Rows:
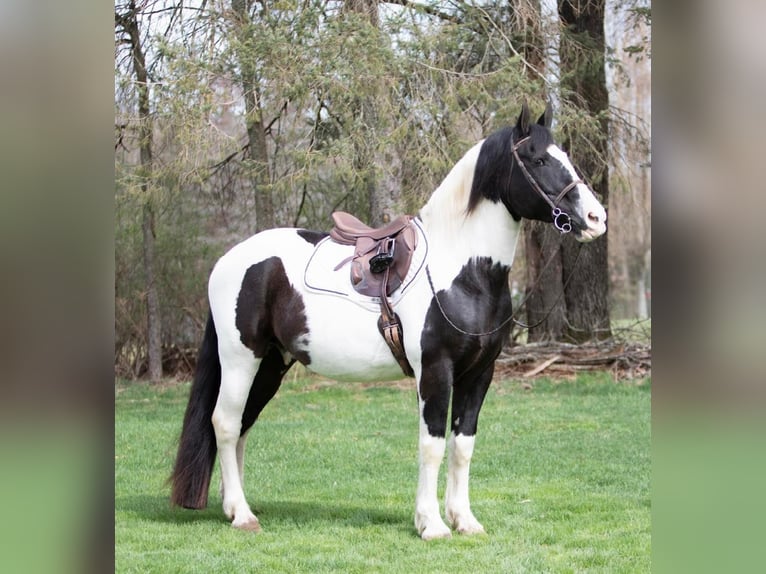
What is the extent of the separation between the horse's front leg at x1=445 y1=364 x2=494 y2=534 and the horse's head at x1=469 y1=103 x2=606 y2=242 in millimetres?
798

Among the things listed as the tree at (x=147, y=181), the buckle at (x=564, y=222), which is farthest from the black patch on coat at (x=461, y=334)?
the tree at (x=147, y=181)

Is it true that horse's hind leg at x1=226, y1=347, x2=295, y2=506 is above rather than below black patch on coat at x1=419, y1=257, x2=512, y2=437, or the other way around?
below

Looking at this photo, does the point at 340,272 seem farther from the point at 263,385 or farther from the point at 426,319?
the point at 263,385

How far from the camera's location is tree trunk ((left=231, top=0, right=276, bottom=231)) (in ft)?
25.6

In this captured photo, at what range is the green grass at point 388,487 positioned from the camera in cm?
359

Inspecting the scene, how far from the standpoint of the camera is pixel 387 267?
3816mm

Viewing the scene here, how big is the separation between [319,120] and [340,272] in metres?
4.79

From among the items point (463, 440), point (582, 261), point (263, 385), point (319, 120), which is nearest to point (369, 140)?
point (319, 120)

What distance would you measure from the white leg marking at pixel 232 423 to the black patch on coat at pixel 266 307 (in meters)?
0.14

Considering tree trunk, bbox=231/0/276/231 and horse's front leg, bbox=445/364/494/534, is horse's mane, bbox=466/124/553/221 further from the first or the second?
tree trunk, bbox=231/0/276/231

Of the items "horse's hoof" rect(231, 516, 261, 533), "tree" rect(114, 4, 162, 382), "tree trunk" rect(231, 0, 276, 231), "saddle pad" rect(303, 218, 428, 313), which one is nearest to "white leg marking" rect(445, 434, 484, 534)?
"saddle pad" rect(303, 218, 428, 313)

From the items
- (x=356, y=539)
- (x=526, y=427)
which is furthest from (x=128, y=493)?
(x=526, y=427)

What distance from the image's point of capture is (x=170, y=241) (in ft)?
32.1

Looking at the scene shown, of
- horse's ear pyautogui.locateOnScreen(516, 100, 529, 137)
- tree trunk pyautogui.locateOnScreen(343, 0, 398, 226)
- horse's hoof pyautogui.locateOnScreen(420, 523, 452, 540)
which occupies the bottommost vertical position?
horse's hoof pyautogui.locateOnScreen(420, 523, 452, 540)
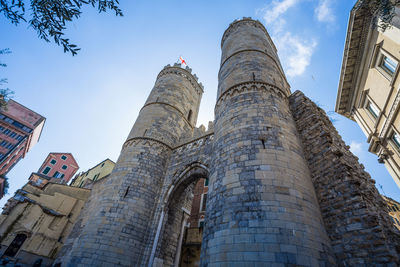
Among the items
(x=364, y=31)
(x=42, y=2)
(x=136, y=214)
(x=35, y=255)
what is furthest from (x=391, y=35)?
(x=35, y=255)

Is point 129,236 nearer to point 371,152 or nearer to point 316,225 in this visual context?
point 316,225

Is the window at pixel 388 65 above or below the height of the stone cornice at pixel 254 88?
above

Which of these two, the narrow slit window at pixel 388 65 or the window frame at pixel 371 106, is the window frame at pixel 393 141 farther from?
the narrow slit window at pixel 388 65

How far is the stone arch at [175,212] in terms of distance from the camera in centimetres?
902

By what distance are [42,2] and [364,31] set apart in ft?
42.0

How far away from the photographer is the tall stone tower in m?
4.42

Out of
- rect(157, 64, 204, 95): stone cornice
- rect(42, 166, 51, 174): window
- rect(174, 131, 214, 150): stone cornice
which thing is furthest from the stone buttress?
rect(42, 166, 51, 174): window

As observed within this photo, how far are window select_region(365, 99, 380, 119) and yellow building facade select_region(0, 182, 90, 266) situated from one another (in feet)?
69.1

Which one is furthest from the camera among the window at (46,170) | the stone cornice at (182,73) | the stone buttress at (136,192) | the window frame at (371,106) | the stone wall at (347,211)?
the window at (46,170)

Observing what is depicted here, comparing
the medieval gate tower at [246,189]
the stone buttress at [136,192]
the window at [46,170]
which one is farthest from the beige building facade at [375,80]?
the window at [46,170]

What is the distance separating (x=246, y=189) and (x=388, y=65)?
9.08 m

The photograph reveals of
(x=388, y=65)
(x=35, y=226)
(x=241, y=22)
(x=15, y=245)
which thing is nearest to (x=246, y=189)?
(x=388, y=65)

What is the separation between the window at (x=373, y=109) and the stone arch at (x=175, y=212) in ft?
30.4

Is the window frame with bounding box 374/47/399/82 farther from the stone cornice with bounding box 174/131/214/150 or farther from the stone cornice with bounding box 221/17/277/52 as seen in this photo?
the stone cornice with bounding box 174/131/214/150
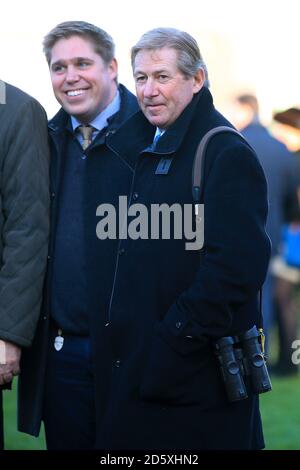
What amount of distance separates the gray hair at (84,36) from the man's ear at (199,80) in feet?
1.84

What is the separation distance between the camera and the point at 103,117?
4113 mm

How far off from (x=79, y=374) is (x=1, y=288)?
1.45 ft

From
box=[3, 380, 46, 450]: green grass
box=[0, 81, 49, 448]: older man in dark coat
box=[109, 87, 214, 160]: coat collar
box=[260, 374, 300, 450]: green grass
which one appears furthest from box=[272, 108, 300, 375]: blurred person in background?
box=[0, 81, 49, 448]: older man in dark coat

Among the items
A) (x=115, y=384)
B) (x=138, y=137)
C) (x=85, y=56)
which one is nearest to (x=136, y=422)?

Instruction: Find each line in the material above that contains the word "buttress" and copy those lines.

Solution:
which thing is furthest from the stone buttress?
Which one is furthest from the camera among the window at (46,170) | the stone cornice at (182,73) | the stone buttress at (136,192) | the window frame at (371,106) | the stone wall at (347,211)?
the stone buttress at [136,192]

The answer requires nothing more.